[Stored data]
'''

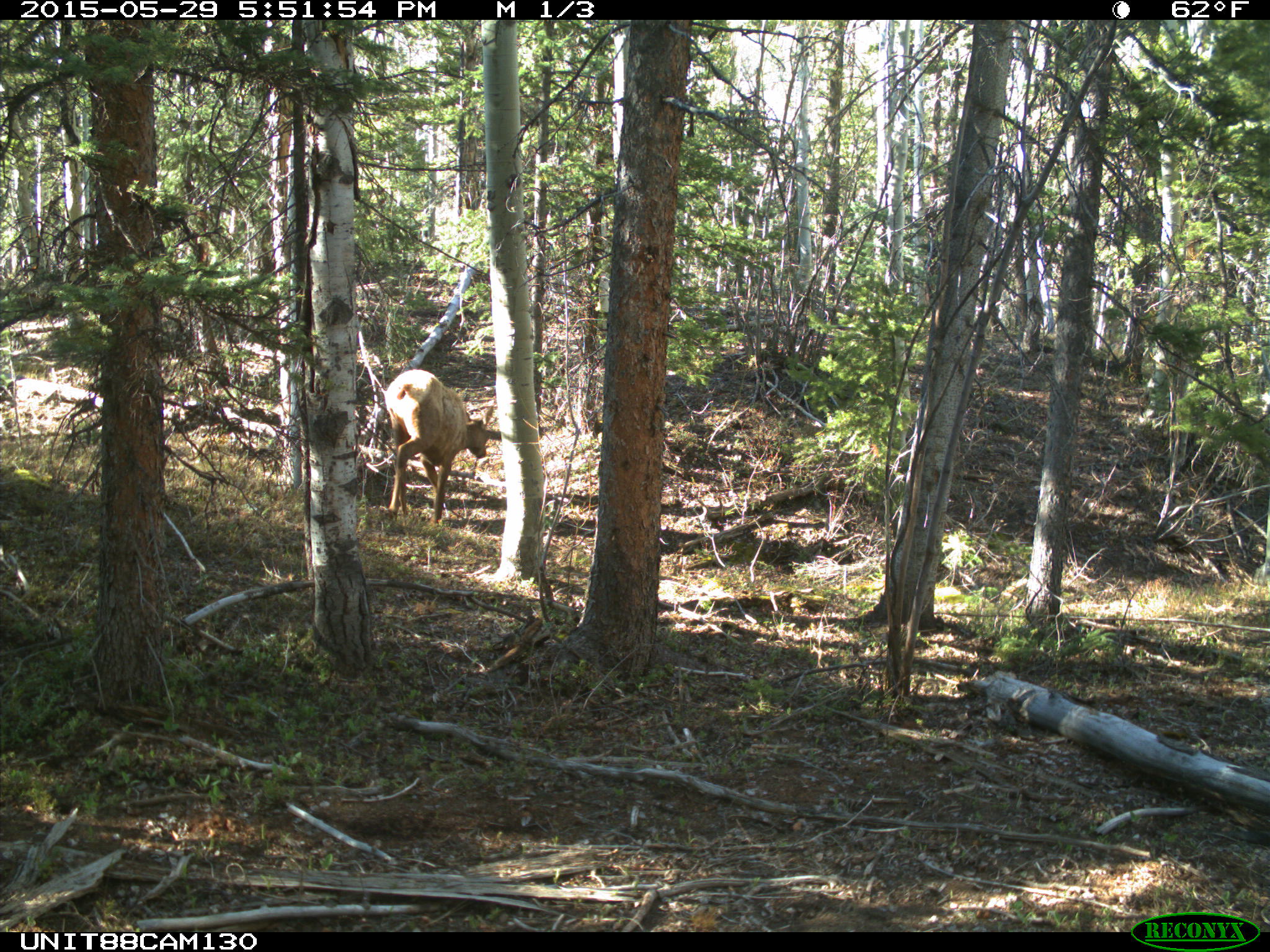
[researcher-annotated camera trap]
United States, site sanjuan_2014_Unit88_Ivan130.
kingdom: Animalia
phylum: Chordata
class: Mammalia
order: Artiodactyla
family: Cervidae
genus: Cervus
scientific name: Cervus elaphus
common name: red deer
Cervus elaphus (red deer).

'''

# [Exercise instructions]
Output all of the data above exactly; no pictures should appear.

# [Answer for this exercise]
[researcher-annotated camera trap]
United States, site sanjuan_2014_Unit88_Ivan130.
kingdom: Animalia
phylum: Chordata
class: Mammalia
order: Artiodactyla
family: Cervidae
genus: Cervus
scientific name: Cervus elaphus
common name: red deer
Cervus elaphus (red deer).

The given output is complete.